The Data Squad assembled a survey that felt relevant and placed young people at the center of their own experience. For example, "What skills or classes would you need to be successful in your transition to young adulthood?" Unlike past years, they disseminated the survey primarily online, working with school and city partners to reach students and young people who are not connected to school or the workforce.

How Research Empowers

The results of the 2020 COVID Youth Impact Survey—as they are calling this year’s survey—are still in the analysis phase. Some of the findings from previous years highlighted key disparities within the Brooklyns and used youth expertise as a way to show what students need in school. “We learned that some schools withhold a student’s diploma if they have lunch fees they haven’t paid,” Andrew Mua says. “When we ask students what schools should teach or what skills they need to be successful, a lot of the skills that youth highlight are tangible skills that are super important—personal finances and real-life skills—and they just don’t get taught that.”
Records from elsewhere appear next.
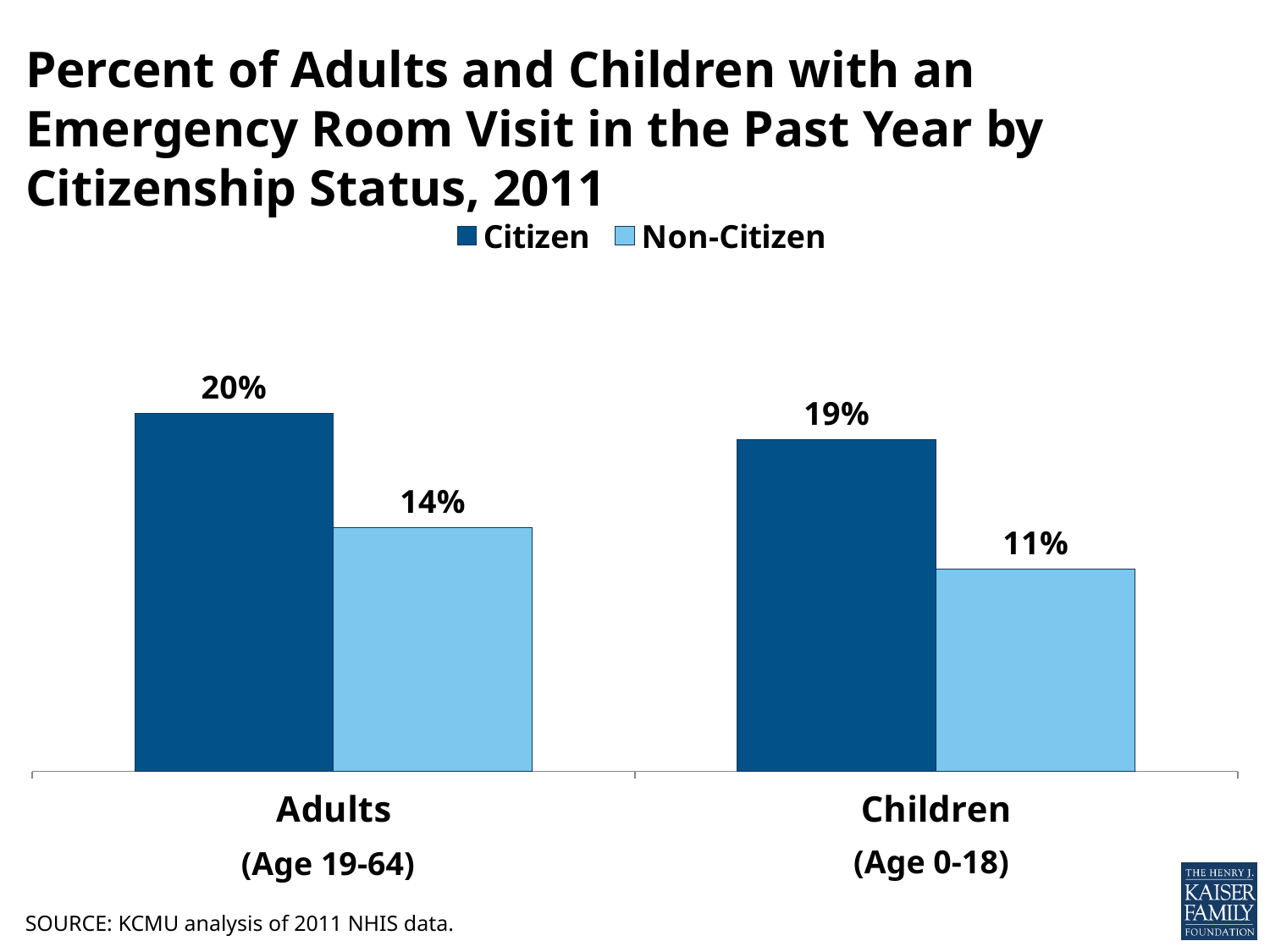
What is the difference in percentage points between citizen and non-citizen children? 8 percentage points What percent of non-citizen children (age 0-18) had an emergency room visit in the past year? 11% What percent of citizen adults (age 19-64) had an emergency room visit in the past year? 20% How many series does the legend list? 2 Which group has the highest percent with an emergency room visit? Citizen adults What kind of chart is shown on the slide? Bar chart What percent of non-citizen adults (age 19-64) had an emergency room visit in the past year? 14% What percent of citizen children (age 0-18) had an emergency room visit in the past year? 19% What is the difference in percentage points between citizen and non-citizen adults? 6 percentage points Which group has the lowest percent with an emergency room visit? Non-Citizen children Which is larger: the percent for non-citizen adults or non-citizen children? Non-citizen adults How many age-group categories are shown on the x axis? 2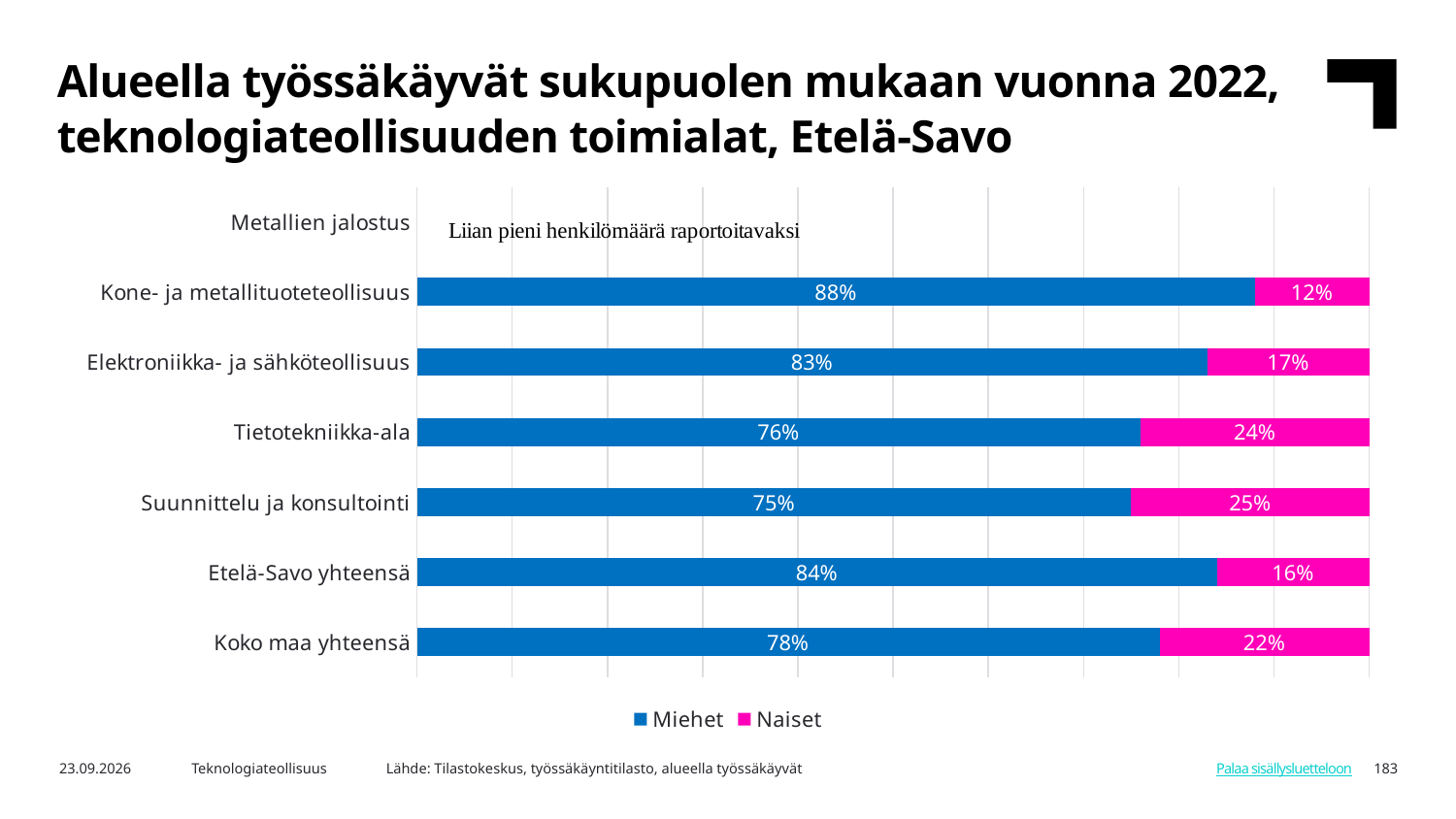
How many series does the legend list? 2 What is the Miehet share for Kone- ja metallituoteteollisuus? 88% What kind of chart is shown on the slide? Stacked bar chart What is the total of the stacked bar for Tietotekniikka-ala? 100% Which category has the highest Naiset share? Suunnittelu ja konsultointi Which is larger: the Naiset share for Koko maa yhteensä or for Etelä-Savo yhteensä? Koko maa yhteensä What is the Miehet share for Koko maa yhteensä? 78% What is the Naiset share for Tietotekniikka-ala? 24% What text is shown instead of a bar for Metallien jalostus? Liian pieni henkilömäärä raportoitavaksi What is the difference between the Miehet share for Kone- ja metallituoteteollisuus and for Elektroniikka- ja sähköteollisuus? 5 percentage points Which category has the lowest Miehet share? Suunnittelu ja konsultointi What is the Naiset share for Etelä-Savo yhteensä? 16%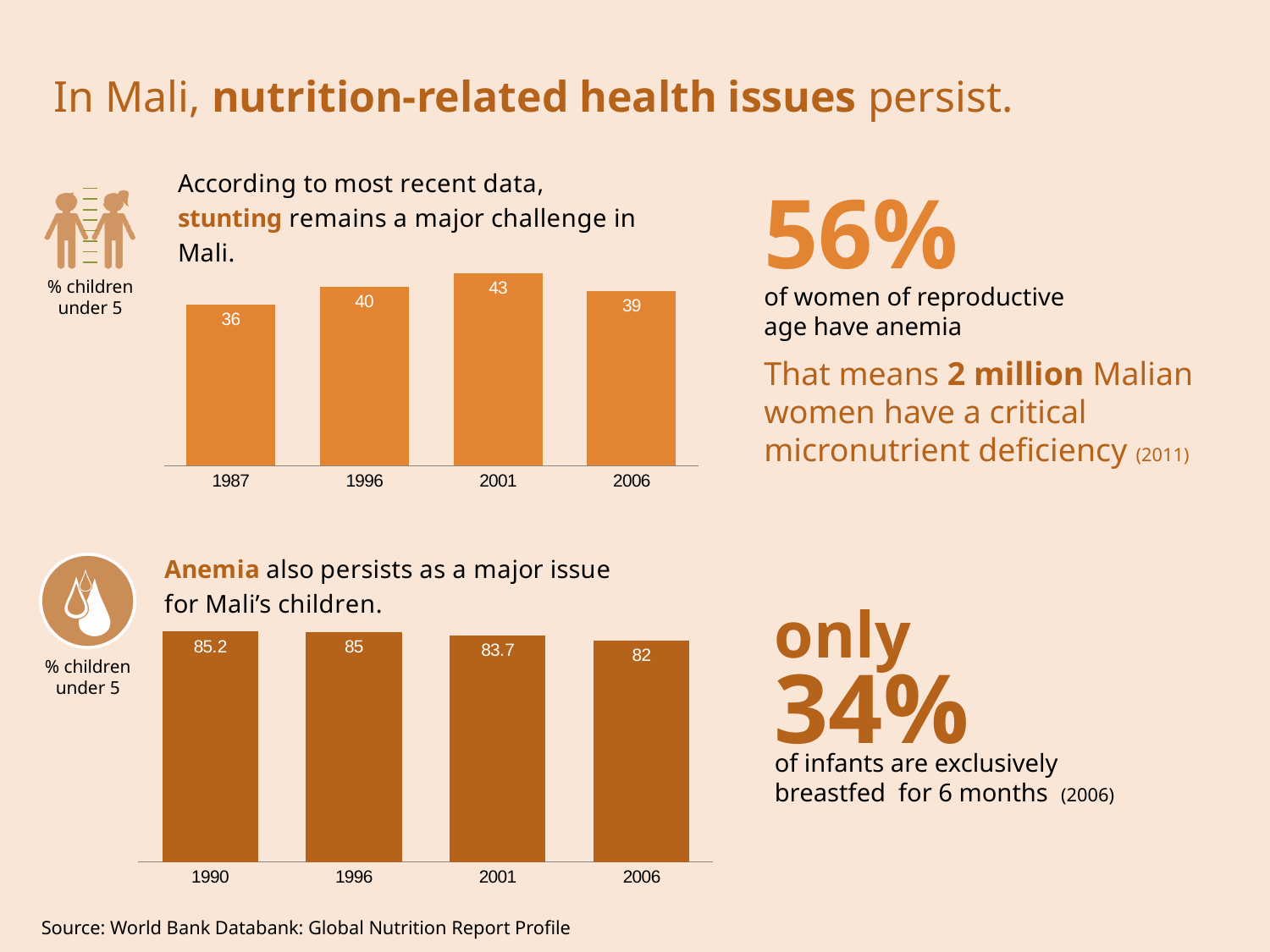
What kind of chart is the anemia chart (bottom)? bar chart In the stunting chart (top), what is the difference between the 2001 and 1987 values? 7 In the anemia chart (bottom), what is the difference between the 1990 and 2006 values? 3.2 In the stunting chart (top), is the value for 1996 larger or smaller than the value for 2006? larger In the stunting chart (top), how many years are plotted? 4 In the anemia chart (bottom), which year has the lowest value? 2006 In the stunting chart (top), what is the value for 2001? 43 In the stunting chart (top), which year has the lowest value? 1987 In the stunting chart (top), which year has the highest value? 2001 In the anemia chart (bottom), what is the value for 2006? 82 In the anemia chart (bottom), what is the value for 1990? 85.2 In the anemia chart (bottom), do the values rise or fall from 1990 to 2006? fall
The Youth Data Squad hopes that by publishing their data-driven report with policy recommendations alongside it, they’ll be able to avoid instances where policymakers might mischaracterize the data to reach their own conclusions or fund short-term solutions instead of effecting systems change. But the worry is there.

“Our public institutions need to be careful about how they're using this data,” says 22-year-old Dan-neya Yancey, who co-leads the Youth Data Squad alongside Mua. For example, bringing therapists into schools may be useful but “that’s not going to be a cure-all for mental health and illness, and that’s important to understand. There is a difference between using data to address problems at their root and using an ineffective band-aid method."

“What we learn from this research will be so important to the work of the Alliance,” says Lui. “It will be used to set priorities in our strategic planning for the next four years. However, equally, if not more important, is the effect on the lives of our five Youth Data Squad members. The opportunity for growth in their agency and confidence may make a bigger difference to our community in the long-run than anything else, as they become the future leaders and change agents.”

As part of this work, the youth researchers learn fundamentals of data literacy, to pay attention to who collects data, what is measured, and how data can be used. They’re paid for their time, put in positions where they can talk with school and local officials, and given opportunities to continue connecting and working with the Alliance for years to come.

“Dan-neya started as a youth with the Brooklyns Youth Council,” Lui says. “She doesn’t know this, but we intend to keep working with her for a long time. As much as we’re able to. That is the real partnership that needs to happen. We want young people to be in positions of power so that their voice is heard. We have an eye on the systems level. This isn’t just a project; this is a commitment to young people in our community until we get this whole thing solved.”